=== Task ===
Return the lines starting at the one containing "Hotel Harrington - thumb 31" and ending at the one containing "Sorenza Winter Jacket", both included, copied character for character.

=== Records shown ===
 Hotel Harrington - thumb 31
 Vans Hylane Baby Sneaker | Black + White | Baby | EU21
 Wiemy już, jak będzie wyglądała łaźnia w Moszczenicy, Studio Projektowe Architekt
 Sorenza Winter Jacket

--

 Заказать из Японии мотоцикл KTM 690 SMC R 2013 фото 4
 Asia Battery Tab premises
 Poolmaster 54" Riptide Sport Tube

=== Task response ===
 Hotel Harrington - thumb 31
 Vans Hylane Baby Sneaker | Black + White | Baby | EU21
 Wiemy już, jak będzie wyglądała łaźnia w Moszczenicy, Studio Projektowe Architekt
 Sorenza Winter Jacket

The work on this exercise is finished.